Along with the primary Challenge, day three had a digital coaching session available, that was mostly a guided Q&A run by Hannah Dixon (the owner of Digital Nomad Kit). During the week of the challenge you’re a part of a Facebook group with the other students, so what I watched was on Facebook Live, but they also offered it via Zoom. We had a heads up for the coaching session, so some people sent their questions ahead of time, and others sent them during the session. It was kind of a random pool of thoughts, but I retained a lot of marketing knowledge. One of the biggest points they’ve made through this challenge is that by becoming a VA, you’re becoming a business owner. That then requires you,
- Establish your skills
- Establish your audience
- Create an opening statement
- And make yourself visible
It’s almost like the goal here is to really understand yourself and your wants, and act on them. Don’t let the world come to you, but run at it with duct tape and a glue gun and get what you want. For right now, I think that’s why I was so drawn to it. I’m young and was unhappy with my options, so I sought others. It was hard and scary, but I new I could do it. During the session I wrote myself a list of things to do moving forward. (It’s been a busy week with a busy weekend ahead, so I’m setting boundaries for myself to rest so I don’t immediately burn out.)
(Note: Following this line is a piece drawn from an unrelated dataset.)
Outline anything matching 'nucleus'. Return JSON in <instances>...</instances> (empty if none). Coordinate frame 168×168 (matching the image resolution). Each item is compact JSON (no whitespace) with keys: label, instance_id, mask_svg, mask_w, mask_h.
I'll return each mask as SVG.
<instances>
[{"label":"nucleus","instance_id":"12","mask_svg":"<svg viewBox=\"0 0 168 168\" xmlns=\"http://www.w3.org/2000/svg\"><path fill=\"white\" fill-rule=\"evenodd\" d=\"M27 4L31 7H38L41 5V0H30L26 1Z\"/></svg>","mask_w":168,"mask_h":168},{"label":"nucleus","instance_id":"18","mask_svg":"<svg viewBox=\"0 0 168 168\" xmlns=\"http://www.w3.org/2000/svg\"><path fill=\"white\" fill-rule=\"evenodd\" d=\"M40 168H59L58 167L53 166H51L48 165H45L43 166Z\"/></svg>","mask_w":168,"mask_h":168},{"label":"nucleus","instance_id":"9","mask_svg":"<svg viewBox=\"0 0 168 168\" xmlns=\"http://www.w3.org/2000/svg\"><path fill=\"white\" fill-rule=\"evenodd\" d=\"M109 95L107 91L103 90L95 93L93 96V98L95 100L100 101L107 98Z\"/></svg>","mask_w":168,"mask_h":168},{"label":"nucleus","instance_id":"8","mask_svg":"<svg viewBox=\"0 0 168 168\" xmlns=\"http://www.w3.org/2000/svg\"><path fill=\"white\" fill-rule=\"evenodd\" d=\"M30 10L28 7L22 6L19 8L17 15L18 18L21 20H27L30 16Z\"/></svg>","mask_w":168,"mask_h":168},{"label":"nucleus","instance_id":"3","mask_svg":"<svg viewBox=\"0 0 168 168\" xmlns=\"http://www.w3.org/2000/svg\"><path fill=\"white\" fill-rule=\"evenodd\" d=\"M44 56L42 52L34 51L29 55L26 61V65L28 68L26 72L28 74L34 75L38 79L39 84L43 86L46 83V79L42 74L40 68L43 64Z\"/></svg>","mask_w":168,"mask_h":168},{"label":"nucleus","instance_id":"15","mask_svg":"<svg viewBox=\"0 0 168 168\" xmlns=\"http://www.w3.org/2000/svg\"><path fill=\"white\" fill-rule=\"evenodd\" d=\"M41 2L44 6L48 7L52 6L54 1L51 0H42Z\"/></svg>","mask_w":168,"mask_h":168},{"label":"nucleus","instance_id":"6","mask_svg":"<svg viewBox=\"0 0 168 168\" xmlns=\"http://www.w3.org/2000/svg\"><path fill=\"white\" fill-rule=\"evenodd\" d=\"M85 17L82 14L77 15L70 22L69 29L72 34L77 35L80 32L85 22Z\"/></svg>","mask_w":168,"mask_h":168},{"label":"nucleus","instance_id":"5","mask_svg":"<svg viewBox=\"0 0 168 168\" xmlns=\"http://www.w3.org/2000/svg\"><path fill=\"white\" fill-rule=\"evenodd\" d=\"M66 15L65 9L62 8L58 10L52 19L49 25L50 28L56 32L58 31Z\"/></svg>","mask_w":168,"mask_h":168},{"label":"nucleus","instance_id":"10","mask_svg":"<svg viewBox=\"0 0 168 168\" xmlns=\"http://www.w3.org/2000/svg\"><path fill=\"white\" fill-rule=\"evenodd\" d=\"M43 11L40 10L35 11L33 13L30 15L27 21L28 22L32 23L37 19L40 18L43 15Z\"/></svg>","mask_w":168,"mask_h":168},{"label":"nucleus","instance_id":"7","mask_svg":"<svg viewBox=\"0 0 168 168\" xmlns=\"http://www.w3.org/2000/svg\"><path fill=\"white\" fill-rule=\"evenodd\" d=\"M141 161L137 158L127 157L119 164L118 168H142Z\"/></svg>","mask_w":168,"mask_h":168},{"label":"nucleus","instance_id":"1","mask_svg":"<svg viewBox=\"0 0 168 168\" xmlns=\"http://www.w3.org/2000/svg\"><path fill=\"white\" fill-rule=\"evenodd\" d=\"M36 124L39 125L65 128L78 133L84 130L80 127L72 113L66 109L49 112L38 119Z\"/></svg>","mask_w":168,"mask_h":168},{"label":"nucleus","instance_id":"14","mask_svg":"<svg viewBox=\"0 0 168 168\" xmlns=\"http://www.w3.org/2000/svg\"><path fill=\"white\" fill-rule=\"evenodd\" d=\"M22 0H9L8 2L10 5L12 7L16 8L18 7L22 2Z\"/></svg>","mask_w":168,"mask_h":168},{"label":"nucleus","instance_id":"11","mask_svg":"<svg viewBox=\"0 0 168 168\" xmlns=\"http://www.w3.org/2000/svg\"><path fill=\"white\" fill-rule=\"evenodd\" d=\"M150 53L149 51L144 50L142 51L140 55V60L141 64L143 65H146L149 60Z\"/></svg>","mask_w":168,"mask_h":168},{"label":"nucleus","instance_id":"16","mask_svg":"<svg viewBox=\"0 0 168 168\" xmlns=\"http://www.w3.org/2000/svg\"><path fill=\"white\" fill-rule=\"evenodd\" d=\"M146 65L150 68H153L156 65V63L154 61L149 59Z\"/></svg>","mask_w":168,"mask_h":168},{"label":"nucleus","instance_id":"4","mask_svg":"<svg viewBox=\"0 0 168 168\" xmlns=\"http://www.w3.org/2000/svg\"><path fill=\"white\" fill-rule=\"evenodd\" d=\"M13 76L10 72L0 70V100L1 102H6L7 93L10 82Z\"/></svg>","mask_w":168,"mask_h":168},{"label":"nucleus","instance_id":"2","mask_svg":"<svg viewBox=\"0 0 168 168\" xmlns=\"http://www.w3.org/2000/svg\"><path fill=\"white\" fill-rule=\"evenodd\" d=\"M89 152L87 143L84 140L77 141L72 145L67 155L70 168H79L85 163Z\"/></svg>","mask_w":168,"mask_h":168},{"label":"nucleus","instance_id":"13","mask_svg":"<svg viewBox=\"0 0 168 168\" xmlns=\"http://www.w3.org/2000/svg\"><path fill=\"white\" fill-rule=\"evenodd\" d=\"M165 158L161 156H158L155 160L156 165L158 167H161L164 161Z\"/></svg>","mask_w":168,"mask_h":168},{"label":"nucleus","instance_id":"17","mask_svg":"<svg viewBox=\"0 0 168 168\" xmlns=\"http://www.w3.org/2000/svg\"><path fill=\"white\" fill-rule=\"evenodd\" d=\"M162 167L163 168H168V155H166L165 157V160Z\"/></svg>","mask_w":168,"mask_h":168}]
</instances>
Step 1, Create A Portfolio
I’ve been writing for years, and I’m a well established creator/creative, but a lot of my work is old, and it honestly pains me to look at. Not because it was bad necessarily, I’m just a different person now. I much prefer who I am now to who I was before. My goal is to take on a few other challenges or classes and blog about them as I go, but also document this journey of being a VA. Keep track of my skills and highlight them, and figure out who specifically my audience is. What community do I click with.
Step 2, Create an Opening Statement
I’ve been trying to find a job for over 5 months now, so I’m well used to reaching out to people. Especially with a background in training, retail, and attending WordCamps. The real issue has been, what do I do when I get an answer back? My opening statement is similar to the declaration we practiced in Day 1. It’s something that, when someone asks about you, you can say who you are, who your clients are, and what you do in one paragraph. Like an elevator pitch, but more of a conversation. It opens doors for you and helps you build relationships, not just clients.
Step 3, Develop Easy Client Conversation
I am a human (assuming X-Files wasn’t actually real…), and so is my client. Together, we are working towards a common goal, and it is possible to reach that goal happily and contentedly. I have preached this since the day I got my first job, you cannot have a business if the people you hire (or work with) are unhappy. That seems clear to me, and yet a lot of the places I’ve worked didn’t see that as a priority, just a perk. Healthy relationships with your client are just as important as any other healthy relationship, and it allows you to be able to talk about rate, expectations, goals, and open opportunities for yourself.
I’m also going to be working on building a more expansive social media presence geared towards finding work. I have a decent following on Twitter, but I want to start something more intentional, and find the right community for me. I could keep going on and on about the things I pulled from the coaching session, but I think we’re gonna call it here and I might pull from more of my notes as I go.